Description
This Garlic Roasted Beef Tenderloin recipe delivers a succulent, tender cut of beef enhanced by a garlic butter roast. Perfect for special occasions or a hearty family dinner, the beef is seared to lock in flavor and then roasted to a perfect medium rare finish, served with a rich garlic browned butter sauce.
Ingredients
Scale
Beef and Seasoning
- 4 pound beef tenderloin (4-5 pounds, each pound serves 2-3 people)
- 1 tablespoon coarse sea salt
- 1 tablespoon whole black peppercorns
- 5 cloves garlic (minced, plus whole cloves for roasting if desired)
- Fresh herbs for garnish (optional)
Cooking Fats
- 2-3 tablespoons canola oil
- 1/2 cup salted butter (divided)
Instructions
- Prepare the beef tenderloin: Trim the beef tenderloin if it’s not already trimmed. Set it out for 1-2 hours at room temperature to help it cook evenly.
- Shape the roast: Cut the tenderloin into two pieces if needed to fit your skillet. Tuck the long, skinny end under itself to form a uniform roast and tie it securely with kitchen twine.
- Preheat oven: Heat your oven to 450°F (232°C) to prepare for roasting.
- Season the tenderloin: Liberally coat all sides of the tenderloin with coarse sea salt and cracked black peppercorns for full flavor.
- Sear the beef: Heat canola oil in a large skillet over medium-high heat until smoking. Sear the tenderloin, browning each side for about 3-4 minutes to develop a crust.
- Add butter and garlic: Spread 4 tablespoons of butter over the top and sides of the seared beef.

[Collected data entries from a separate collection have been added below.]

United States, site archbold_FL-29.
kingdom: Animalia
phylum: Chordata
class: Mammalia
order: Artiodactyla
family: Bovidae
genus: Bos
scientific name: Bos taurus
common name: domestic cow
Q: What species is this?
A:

Add whole garlic cloves around the meat in the pan and, if desired, sprinkle a teaspoon of minced garlic on top.
- Roast in the oven: Place the skillet in the oven and roast for 25-30 minutes or until the center reaches 120-125°F for medium rare.
- Rest the meat: Remove from oven and tent with aluminum foil for 10 minutes to let juices redistribute, allowing the temperature to rise to about 130-135°F.
- Prepare garlic browned butter: Heat the remaining quarter cup of butter with minced garlic over medium heat until the butter turns golden brown. Remove from heat and set aside.
- Slice and serve: Remove twine from the tenderloin, slice into 3/4 inch thick pieces, and drizzle with the garlic browned butter.
- Garnish and enjoy: Garnish with freshly chopped parsley if desired and serve immediately.
Notes
- Letting the beef come to room temperature before cooking helps it cook more evenly.
- Using kitchen twine to secure the roast ensures uniform thickness and even cooking.
- Use an instant-read thermometer to monitor center temperature for perfect doneness.
- Resting the meat is crucial to keep it juicy and tender.
- The garlic browned butter adds a rich, nutty flavor that enhances the beef beautifully.
- Fresh parsley garnish adds a pop of color and freshness but is optional.
- This recipe serves about 10 people depending on serving size.